More than preparing students for their future careers, SLI seeks to prepare them for sustainable livelihoods in a world of small and medium enterprises and social entrepreneurship, Zulkifly explains.

“Quality of life is generally understood as the state of well-being that is beyond the measure of material wealth, but includes health and happiness as well as well-being and wellness in a more cohesive way.

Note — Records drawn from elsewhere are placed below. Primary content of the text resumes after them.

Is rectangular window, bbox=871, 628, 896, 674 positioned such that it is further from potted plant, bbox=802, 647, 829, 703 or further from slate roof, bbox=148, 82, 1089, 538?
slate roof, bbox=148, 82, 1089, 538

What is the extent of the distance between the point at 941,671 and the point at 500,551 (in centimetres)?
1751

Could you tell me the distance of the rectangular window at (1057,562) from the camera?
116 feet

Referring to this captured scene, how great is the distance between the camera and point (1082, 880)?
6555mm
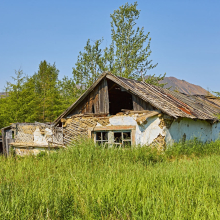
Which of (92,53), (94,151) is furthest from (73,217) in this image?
(92,53)

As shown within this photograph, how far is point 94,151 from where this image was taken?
8.06 meters

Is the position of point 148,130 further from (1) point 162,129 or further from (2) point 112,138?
(2) point 112,138

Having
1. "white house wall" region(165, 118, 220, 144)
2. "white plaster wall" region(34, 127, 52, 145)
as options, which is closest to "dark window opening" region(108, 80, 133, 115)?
"white house wall" region(165, 118, 220, 144)

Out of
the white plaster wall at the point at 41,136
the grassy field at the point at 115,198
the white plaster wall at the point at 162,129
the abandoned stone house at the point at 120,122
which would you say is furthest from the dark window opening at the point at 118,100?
the grassy field at the point at 115,198

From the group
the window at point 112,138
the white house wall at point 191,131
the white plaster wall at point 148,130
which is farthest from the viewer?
the window at point 112,138

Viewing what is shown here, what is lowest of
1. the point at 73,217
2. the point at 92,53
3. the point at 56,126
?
the point at 73,217

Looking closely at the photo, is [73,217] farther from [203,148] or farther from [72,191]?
[203,148]

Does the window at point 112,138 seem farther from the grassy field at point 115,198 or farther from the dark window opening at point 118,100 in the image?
the grassy field at point 115,198

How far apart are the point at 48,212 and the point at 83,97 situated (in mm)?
9430

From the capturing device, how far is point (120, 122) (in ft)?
38.1

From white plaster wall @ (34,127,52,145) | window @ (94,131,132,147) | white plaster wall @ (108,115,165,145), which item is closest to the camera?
white plaster wall @ (108,115,165,145)

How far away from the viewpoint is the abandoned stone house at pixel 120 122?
35.3 ft

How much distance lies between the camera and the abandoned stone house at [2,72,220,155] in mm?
10758

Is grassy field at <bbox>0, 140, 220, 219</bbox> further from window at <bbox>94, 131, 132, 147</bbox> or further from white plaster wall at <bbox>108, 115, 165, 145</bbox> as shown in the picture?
window at <bbox>94, 131, 132, 147</bbox>
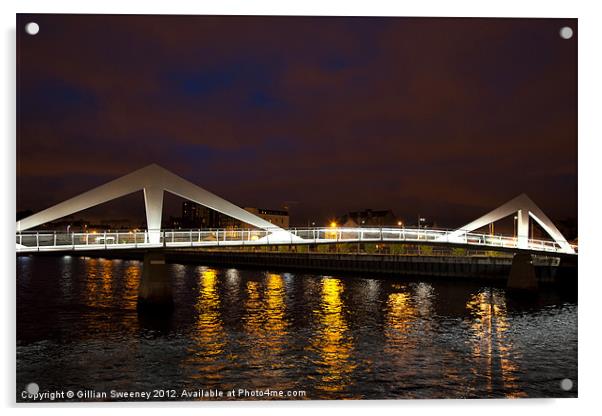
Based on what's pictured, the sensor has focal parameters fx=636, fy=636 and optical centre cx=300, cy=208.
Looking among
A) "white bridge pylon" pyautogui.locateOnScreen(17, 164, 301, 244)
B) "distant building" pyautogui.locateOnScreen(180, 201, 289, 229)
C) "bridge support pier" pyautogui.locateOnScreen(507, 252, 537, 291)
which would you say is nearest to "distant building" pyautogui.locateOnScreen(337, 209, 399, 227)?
"distant building" pyautogui.locateOnScreen(180, 201, 289, 229)

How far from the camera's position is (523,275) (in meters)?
28.0

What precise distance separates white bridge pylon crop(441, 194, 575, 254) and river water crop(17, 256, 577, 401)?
2.55 m

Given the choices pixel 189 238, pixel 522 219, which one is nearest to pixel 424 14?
pixel 189 238

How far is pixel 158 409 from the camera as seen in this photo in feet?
36.2

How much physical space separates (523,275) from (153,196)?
17.3 meters

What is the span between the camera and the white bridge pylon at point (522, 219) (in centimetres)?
2367

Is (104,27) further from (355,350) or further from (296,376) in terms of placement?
(355,350)

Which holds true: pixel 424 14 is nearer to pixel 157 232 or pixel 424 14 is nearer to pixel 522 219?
pixel 157 232

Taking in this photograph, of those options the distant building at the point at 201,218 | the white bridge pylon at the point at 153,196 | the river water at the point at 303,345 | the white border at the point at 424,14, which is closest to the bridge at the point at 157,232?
the white bridge pylon at the point at 153,196

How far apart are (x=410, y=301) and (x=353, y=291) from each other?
15.1 feet

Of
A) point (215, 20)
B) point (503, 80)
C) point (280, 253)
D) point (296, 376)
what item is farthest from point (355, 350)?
point (280, 253)

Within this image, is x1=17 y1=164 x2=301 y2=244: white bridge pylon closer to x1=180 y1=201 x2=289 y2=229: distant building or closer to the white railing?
the white railing

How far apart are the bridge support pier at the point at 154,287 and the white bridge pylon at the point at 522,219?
10435 millimetres

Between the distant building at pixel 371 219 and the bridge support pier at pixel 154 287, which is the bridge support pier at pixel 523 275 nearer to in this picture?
the bridge support pier at pixel 154 287
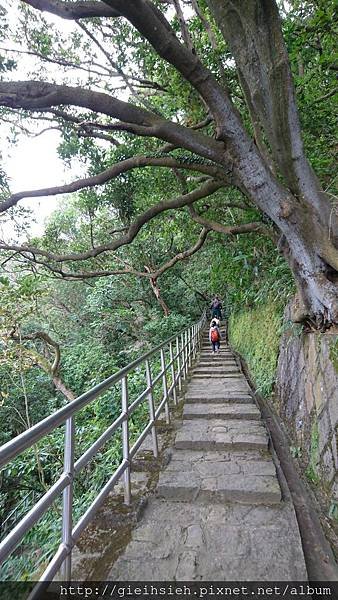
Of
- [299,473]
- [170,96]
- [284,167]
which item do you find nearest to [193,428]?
[299,473]

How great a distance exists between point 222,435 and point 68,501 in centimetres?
249

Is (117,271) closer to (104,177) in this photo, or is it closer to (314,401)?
(104,177)

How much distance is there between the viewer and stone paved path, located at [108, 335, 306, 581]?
6.50 ft

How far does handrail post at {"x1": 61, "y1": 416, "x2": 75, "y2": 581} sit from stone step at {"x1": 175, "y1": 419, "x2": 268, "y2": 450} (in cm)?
207

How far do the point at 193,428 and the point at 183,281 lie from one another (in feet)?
44.7

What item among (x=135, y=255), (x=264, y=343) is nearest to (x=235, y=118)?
(x=264, y=343)

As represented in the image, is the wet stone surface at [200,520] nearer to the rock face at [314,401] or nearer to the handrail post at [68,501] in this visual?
the handrail post at [68,501]

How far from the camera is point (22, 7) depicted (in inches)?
227

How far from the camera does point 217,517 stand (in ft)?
8.17

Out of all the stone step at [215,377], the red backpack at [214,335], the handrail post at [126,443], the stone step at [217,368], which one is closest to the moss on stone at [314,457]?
the handrail post at [126,443]

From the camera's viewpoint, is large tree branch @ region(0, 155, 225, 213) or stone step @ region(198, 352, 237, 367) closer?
large tree branch @ region(0, 155, 225, 213)

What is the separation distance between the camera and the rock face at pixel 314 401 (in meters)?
2.99

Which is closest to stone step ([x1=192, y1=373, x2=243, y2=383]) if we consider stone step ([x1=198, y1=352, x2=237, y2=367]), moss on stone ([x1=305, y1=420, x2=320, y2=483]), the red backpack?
stone step ([x1=198, y1=352, x2=237, y2=367])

This has shifted the emphasis of human development towards lifelong learning for educators and students, and clear engagement with the community,” he says.

Essentially, the initiative allows students to learn the conceptual model framework and caring best practice of Sejahtera Leadership, develop a personal strategy to improve effectiveness in implementing Sejahtera values and build lasting networks of leaders who are committed to addressing humanity and ecosystem issues.

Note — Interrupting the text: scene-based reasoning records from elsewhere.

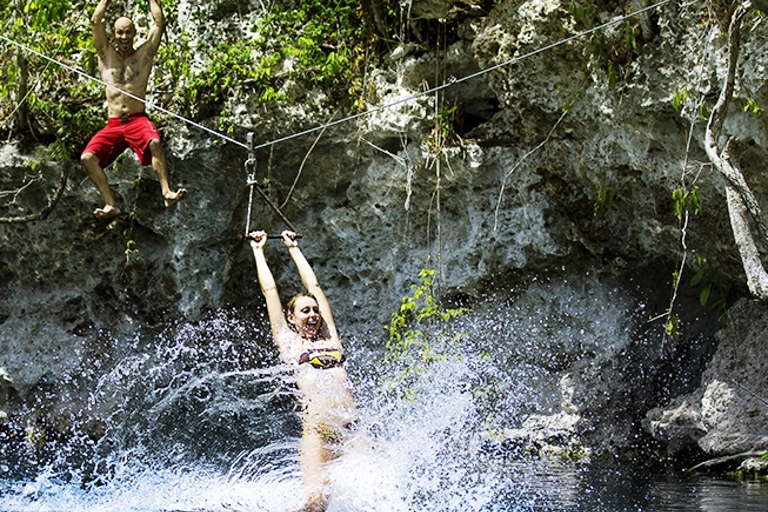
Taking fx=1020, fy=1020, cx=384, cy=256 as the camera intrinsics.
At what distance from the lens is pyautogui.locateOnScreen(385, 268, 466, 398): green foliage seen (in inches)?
325

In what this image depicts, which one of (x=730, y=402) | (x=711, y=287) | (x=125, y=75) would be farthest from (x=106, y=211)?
(x=730, y=402)

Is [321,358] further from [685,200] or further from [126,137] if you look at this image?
[685,200]

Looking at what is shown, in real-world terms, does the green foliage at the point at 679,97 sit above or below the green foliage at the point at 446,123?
below

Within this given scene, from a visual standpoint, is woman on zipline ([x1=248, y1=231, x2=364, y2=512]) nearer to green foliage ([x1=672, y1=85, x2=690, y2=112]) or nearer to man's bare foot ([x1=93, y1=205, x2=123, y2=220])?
man's bare foot ([x1=93, y1=205, x2=123, y2=220])

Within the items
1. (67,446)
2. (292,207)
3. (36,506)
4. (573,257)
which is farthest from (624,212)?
(67,446)

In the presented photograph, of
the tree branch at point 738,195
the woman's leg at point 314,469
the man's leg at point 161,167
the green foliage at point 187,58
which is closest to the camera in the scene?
the tree branch at point 738,195

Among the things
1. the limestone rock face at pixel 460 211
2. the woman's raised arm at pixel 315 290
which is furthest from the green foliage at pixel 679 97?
A: the woman's raised arm at pixel 315 290

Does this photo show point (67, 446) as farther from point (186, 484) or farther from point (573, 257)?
point (573, 257)

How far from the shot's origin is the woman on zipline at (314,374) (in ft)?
17.9

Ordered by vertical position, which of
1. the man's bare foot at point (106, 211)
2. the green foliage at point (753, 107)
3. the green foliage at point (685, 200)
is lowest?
the green foliage at point (685, 200)

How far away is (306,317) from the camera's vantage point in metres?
5.83

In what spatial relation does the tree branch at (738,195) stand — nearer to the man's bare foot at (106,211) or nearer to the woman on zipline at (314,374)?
the woman on zipline at (314,374)

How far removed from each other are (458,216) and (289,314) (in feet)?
9.16

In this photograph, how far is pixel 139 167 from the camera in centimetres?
851
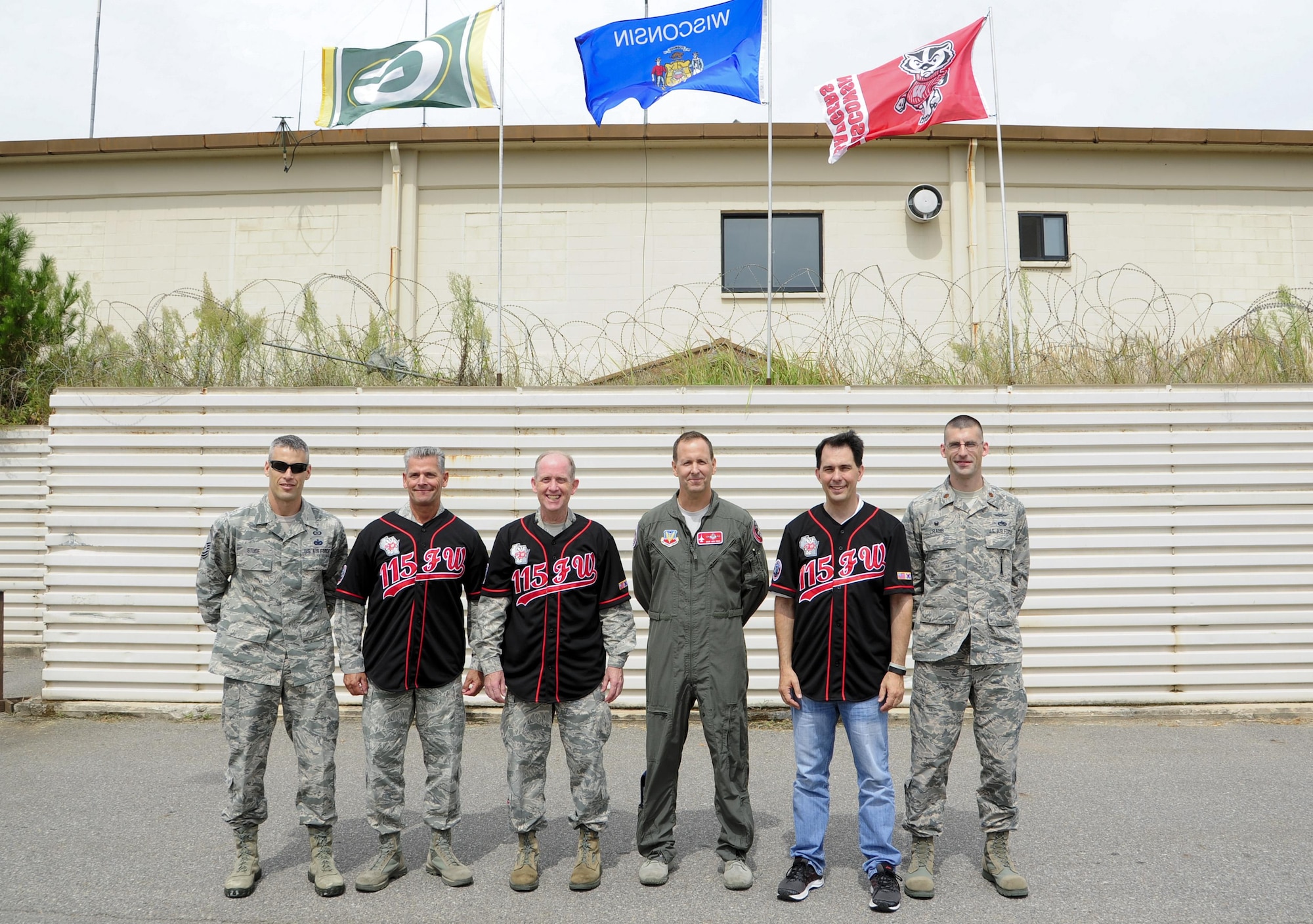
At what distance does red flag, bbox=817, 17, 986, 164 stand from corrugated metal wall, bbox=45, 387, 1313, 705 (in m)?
3.26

SLI learning programmes make extensive use of the research findings and case study method, enabling students to explore the framework and share experiences within the context of the United Nations Sustainable Development Goals as well as Gross Domestic Happiness. The initiative has since attracted international participation and collaboration, says Zulkifly.

He emphasises the need to promote greater well-being to ensure students are equipped with the necessary innovative and creative skills to thrive as future leaders and balanced individuals.

“Thus, SLI looks forward to the emergence of a new kind of economic system that combines the dynamism of the market with an explicit concern for more equitable distribution of its wealth.

“Can the bottom-line-driven practices of the global economy incorporate sejahtera (well-being) in the pursuit of wealth? Or is economics driven solely by materialism and self-interest? [Pursuing] sejahtera may be the path to a healthier economy,” says Zulkifly.

Yet, like the cardinal rule in education, a teacher’s guidance is of utmost importance, according to Dr Murni Wan Mohd Nor, senior lecturer at the Department of Government and Civilisation Studies in Universiti Putra Malaysia (UPM).

Citing UPM’s philosophy of channelling “ihsan as the pillar of excellence”, Murni explains that the slogan is there to encourage staff and students to inculcate values of sincerity and integrity, and strive for excellence.

“I believe the educator plays the most important role in nurturing a student to become a good person. This is the highest aim of education, and that is one who is aware of his higher purpose and continuously strives to perfect his character. I try my best to live by this principle, to be just in all that I say and do with my students, to be the example that I want them to be.

“Because sincerity, or the lack of it, shows. If an educator cannot walk the talk, then the initiatives to inculcate values are just a façade that students will see through and treat as nothing more than another item to tick off for their graduating requirements. The educator is key, and each must take his or her responsibility seriously,” she says.